:: Trecho da página ::
Desculpe-me, Amy.



Difícil dizer, mas acho que faço o que faço profissionalmente porque sou assim: gosto de olhar para os fatos consolidados no tempo. Minha profissão exige isso. Talvez a segurança venha pela sensação de que não podem mais fugir ao meu controle, embora eu também não possa mais, em muitos casos, absorver toda a integridade e a verdade desses acontecimentos passados. Isso repercute em mim, pois torna maior o desafio de correr riscos.
No campo musical não sou diferente. Demoro mais do que a maioria para gostar de determinado cantor ou música na grande parte das vezes. De plano, não gosto, mas depois passo a gostar. Maluco? Não sei. Talvez isso se deva por estar aberto a influências externas. Muitas vezes começo a ouvir a partir da experiência musical da minha família, afinal, especialmente os filhos estão sempre acelerados nesse campo. A influência de filmes, amigos assoviando ou o som que toca na academia na hora do treino também contam. Muito. O devagar nesse ponto sou eu mesmo, embora tenha uma legião de músicas e intérpretes que aprecio desde a infância.
:::
### Tarefa 1:
Extraia da listagem abaixo todas as linhas que contêm a palavra "Jewelry", copiando-as sem alterações.
:: Dados a processar ::
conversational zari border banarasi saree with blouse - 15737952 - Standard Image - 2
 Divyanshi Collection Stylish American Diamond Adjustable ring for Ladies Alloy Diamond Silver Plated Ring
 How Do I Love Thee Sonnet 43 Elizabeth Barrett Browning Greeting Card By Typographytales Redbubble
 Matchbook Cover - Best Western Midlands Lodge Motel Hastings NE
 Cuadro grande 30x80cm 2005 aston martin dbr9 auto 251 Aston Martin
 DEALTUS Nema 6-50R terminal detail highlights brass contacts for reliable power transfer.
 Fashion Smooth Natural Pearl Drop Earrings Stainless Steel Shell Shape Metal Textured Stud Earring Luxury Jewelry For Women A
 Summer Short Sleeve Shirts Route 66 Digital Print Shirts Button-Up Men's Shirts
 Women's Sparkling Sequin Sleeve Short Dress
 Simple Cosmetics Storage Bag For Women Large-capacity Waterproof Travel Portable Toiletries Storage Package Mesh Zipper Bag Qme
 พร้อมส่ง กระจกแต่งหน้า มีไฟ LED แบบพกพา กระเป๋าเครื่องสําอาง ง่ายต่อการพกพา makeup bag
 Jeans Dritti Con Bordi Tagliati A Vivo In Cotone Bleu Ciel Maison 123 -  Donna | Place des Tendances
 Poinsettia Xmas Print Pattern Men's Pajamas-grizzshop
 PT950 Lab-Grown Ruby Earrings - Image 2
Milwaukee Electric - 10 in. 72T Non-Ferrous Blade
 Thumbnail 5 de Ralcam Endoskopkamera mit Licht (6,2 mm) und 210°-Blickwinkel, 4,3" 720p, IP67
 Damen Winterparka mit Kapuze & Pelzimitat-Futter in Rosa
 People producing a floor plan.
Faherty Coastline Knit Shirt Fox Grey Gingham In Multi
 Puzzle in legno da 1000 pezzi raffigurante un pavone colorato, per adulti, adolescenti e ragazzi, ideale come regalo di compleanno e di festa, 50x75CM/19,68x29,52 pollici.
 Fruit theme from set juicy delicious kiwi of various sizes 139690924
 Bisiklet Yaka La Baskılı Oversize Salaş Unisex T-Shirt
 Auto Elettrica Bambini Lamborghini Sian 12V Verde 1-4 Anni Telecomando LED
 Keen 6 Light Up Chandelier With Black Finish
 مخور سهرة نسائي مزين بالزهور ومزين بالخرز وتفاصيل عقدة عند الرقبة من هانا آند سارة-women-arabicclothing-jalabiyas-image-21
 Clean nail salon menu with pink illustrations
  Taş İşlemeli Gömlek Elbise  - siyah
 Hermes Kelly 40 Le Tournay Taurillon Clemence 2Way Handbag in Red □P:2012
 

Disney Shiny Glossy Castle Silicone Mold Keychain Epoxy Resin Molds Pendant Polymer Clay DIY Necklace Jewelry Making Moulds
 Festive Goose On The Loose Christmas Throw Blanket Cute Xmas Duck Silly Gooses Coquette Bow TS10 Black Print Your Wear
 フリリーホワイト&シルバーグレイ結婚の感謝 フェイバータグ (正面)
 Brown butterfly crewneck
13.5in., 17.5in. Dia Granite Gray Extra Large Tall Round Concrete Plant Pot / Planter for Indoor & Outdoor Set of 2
:::
### Tarefa 2:
Enumere as influências externas sobre o gosto musical citadas no trecho.

### Resposta 1:
 Fashion Smooth Natural Pearl Drop Earrings Stainless Steel Shell Shape Metal Textured Stud Earring Luxury Jewelry For Women A
Disney Shiny Glossy Castle Silicone Mold Keychain Epoxy Resin Molds Pendant Polymer Clay DIY Necklace Jewelry Making Moulds

### Resposta 2:
- A experiência musical da família
- Filmes
- Amigos assoviando
- O som que toca na academia na hora do treino